The Slocum Glider takes its nickname from Joshua Slocum, a Nova Scotian who was the first person to sail single-handedly around the world. And like its namesake, the unmanned glider is amazingly independent. It can dive for days or even weeks before being recovered. It conserves energy by using ocean currents while it “glides” up and down through the water. It can dive from 10 metres up to as deep as 2,000 metres before resurfacing and sending the data it collected to researchers via satellite. And, best of all, it’s considerably cheaper and more energy-efficient than commissioning ships to canvas the ocean for days on end.

No wonder Marlon Lewis calls gliders “the future of oceanography.”

“You see much more detail than you would ever see in a ship,” explains Dr. Lewis, professor of oceanography at Dalhousie and founder of Satlantic Incorporated. “They can take measurements with higher resolution and can travel in far worse conditions. They’re pretty amazing.”

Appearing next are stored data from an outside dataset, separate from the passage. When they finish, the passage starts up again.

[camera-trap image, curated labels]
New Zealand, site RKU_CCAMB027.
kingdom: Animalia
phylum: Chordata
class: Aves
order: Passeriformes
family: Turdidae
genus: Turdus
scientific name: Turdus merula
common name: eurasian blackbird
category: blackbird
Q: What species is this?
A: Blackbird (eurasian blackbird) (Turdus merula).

The Slocum Glider is an autonomous vehicle which moves up and down in the ocean by changing buoyancy. 

Since early March, Dr. Lewis and his fellow Dalhousie oceanographers John Cullen and Katja Fennel have been checking their computers for daily updates from the RU15 Slocum Glider making its way through the Atlantic Ocean from New Jersey to Nova Scotia. Launched by a team of colleagues at Rutgers University – world leaders in working with these devices – the RU15 was embarking on its longest journey to date, pushing the boundaries of how far this technology can go.

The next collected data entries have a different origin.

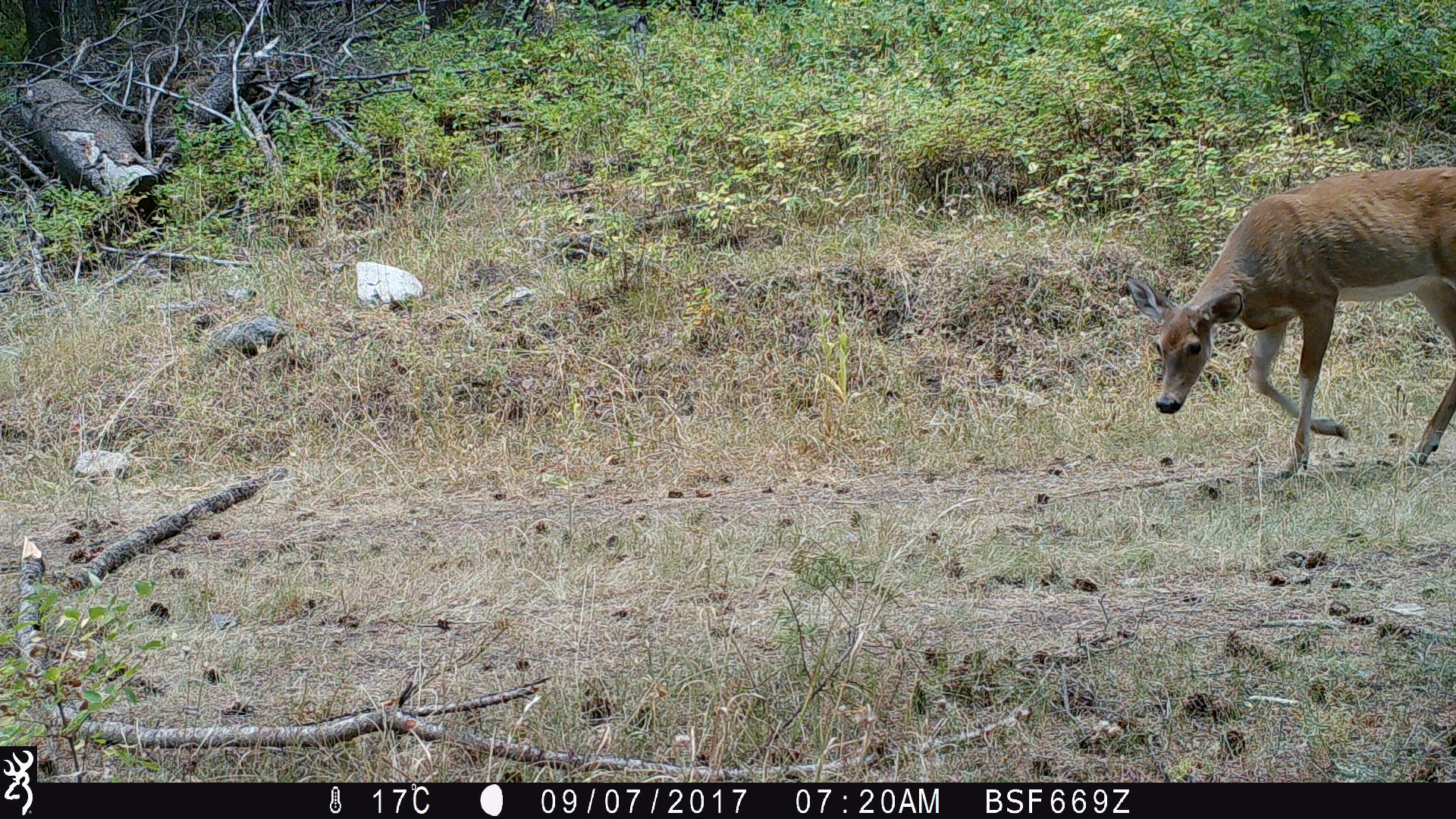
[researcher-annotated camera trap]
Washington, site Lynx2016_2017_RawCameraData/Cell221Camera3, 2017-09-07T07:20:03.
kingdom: Animalia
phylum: Chordata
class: Mammalia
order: Artiodactyla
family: Cervidae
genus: Odocoileus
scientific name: Odocoileus virginianus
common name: white-tailed deer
Odocoileus virginianus (white-tailed deer). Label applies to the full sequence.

To ensure that the glider had enough juice to survive the trip, a creative energy-saving route was used. After crossing the continental shelf, the glider “flew” into the Gulf Stream and used the current’s natural movement to guide its path before exiting and following the Halifax Line—a traditional oceanographic transect—to shore. During its two-month journey, it survived a storm with 25-foot seas, got caught in a warm core ring, and had a close call with a Gulf Stream meander.

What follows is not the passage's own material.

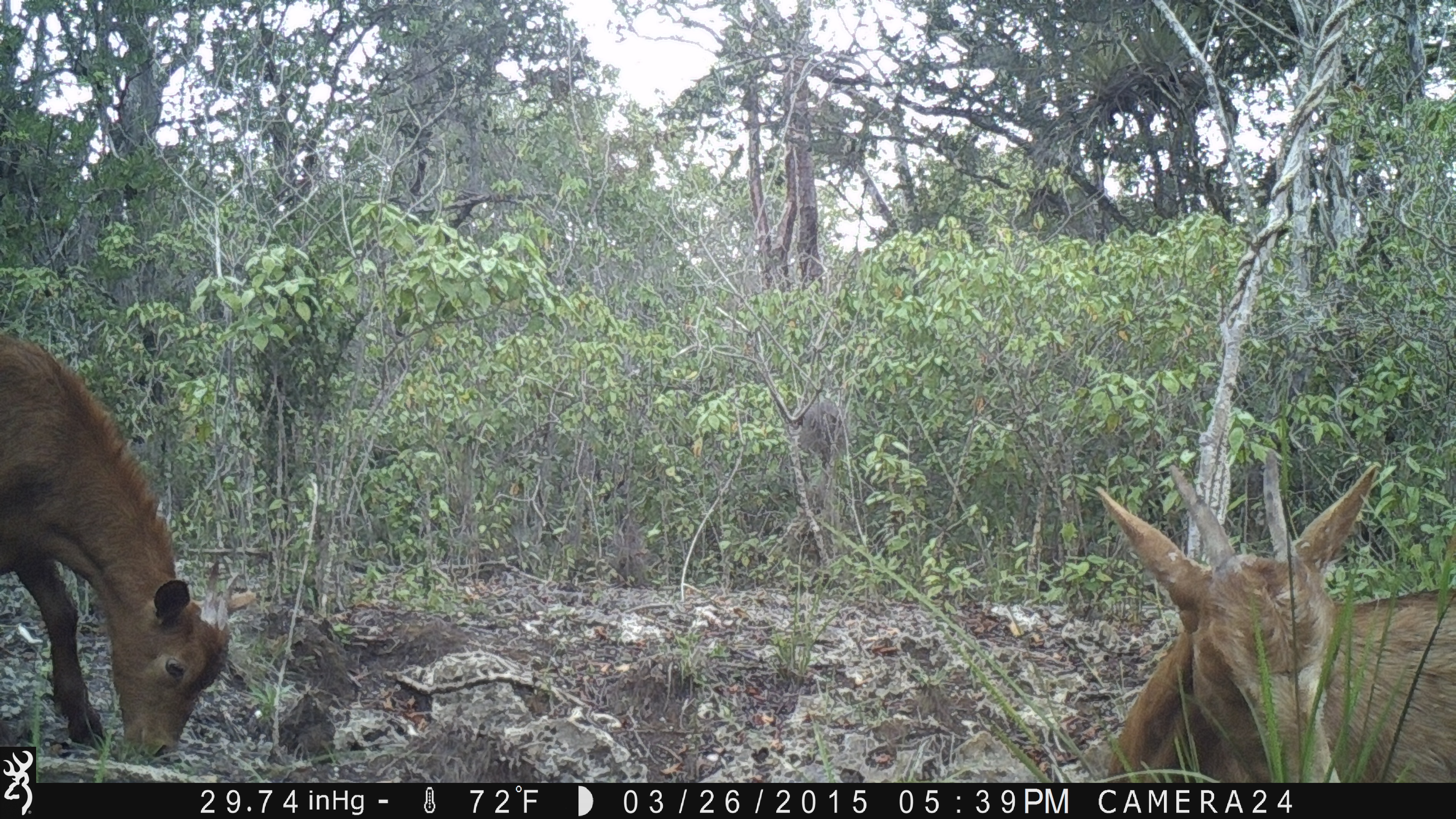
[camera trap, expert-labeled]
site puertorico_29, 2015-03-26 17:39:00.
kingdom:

The entire time, the glider was sending back valuable data about ocean temperature, salinity and density. For Dr. Fennel, this data can provide key information for her oceanographic modeling. As an example, she describes how the gliders can be used to explore changes to the coastal current system transporting cold and fresh water from the Labrador Sea along the east coast.

“It’s something that we expect to change dramatically with global warming and the melting of the ice caps,” she explains. “With glider capability we have the chance to observe and understand these changes. They open our observational window, and enable us to do things that we haven’t done before.”

Dr. Cullen agrees: “They have a spectacular capability to cruise through the oceans and tell us a number of things about the ocean interior. This is really connecting the dots for what we do as oceanographers.”

Last week, the glider was recovered 30 nautical miles offshore of Halifax by a team from Dalhousie and Satlantic, after completing a voyage of 2,600 km, measuring more than 2,150 vertical oceanographic profiles. The team from Rutgers hopes to lead further voyages in the future, and plans are for three similar gliders to be purchased and utilized as part of the Dalhousie-led Ocean Tracking Network.